The anonymous person out there who penned this revelation no doubt was a parent—and mostly likely the mother of a teenage girl.
I am still retained by the forces of good over evil as a mother parent of a teenage girl—the last of three such entities to pass over this donkey trail called motherhood.
And I don’t mind admitting that even though this mother’s path is well-educated, worn, and patchy in places, I’m still learning there is a right way and a wrong way to delegate the chores to my kid that I don’t want to do around the house.
Furthermore, no matter how hard I try, the fruit of my womb still doesn’t believe I know more than she does—like the fact that “No” is a complete sentence.
Granted, I haven’t asked the editor of this newspaper if this is so, but if my teenager argues otherwise, chances are pretty good I am right.
“Do you think it ever occurs to teenagers that the day will come when they’ll know as little as their parents?” (read online during a recent chat session with other disgruntled mothers) made me laugh. It also reminded me of that day in the future when our children’s children give them occasional payback for all our hard work as parents.

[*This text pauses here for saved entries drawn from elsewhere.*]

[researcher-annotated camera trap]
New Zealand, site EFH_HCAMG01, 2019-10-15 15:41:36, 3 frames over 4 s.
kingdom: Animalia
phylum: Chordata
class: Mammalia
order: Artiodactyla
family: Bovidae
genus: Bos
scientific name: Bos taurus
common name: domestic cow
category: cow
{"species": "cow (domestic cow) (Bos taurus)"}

I’ll try my best to remember that her day will come, when even after I freeze the Jell-O, find the longest nail, the biggest hammer, and the tallest tree, I still stumble in the quagmire of raising a teenager.

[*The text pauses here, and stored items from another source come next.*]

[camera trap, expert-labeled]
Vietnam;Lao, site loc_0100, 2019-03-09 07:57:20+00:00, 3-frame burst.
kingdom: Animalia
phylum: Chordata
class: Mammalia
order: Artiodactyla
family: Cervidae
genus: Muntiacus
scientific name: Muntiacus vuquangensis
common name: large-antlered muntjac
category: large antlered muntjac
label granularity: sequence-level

I expect, however, there is no restitution for the “mother” of a certain canine who, at 11 months of age, still manages to eviscerate his doggie quilt of its stuffing while I am out of the room for less than 60 seconds.
Nor is there any anticipation of a future genius in the one mutt who attempts to swallow all the snow flying off the shovel while the sidewalk to the house is being cleared.
While evidence of my black mood rising over the hatchlings in my care is apparent, there is something to smile about after nearly eight weeks of cardio and weights at the gym.
The road to fruition of my fitness goal still is being paved and I swear the clock stands still each day when I’m trying to get through those 50 minutes. Some days I rate a workout as one on a scale of 10 , but I do it anyway.
Besides, comfort isn’t always the best thing.
Other days I have more endurance than the super power persuasion and I use it all up.
Even on a bad day, stepping up the heart rate on a daily basis rules—and it’s saved the cheese from falling off my cracker more than once. I’m almost ready to run (if I can just get past the image of Fred Flintstone revolving flat like a pancake on a speeding treadmill).
There’s equity in sweat, folks. What was once the upper body of a chicken and the lower body of two cougars in a gunny sack is shifting. Now, if I could just get my mind off that Snickers bar.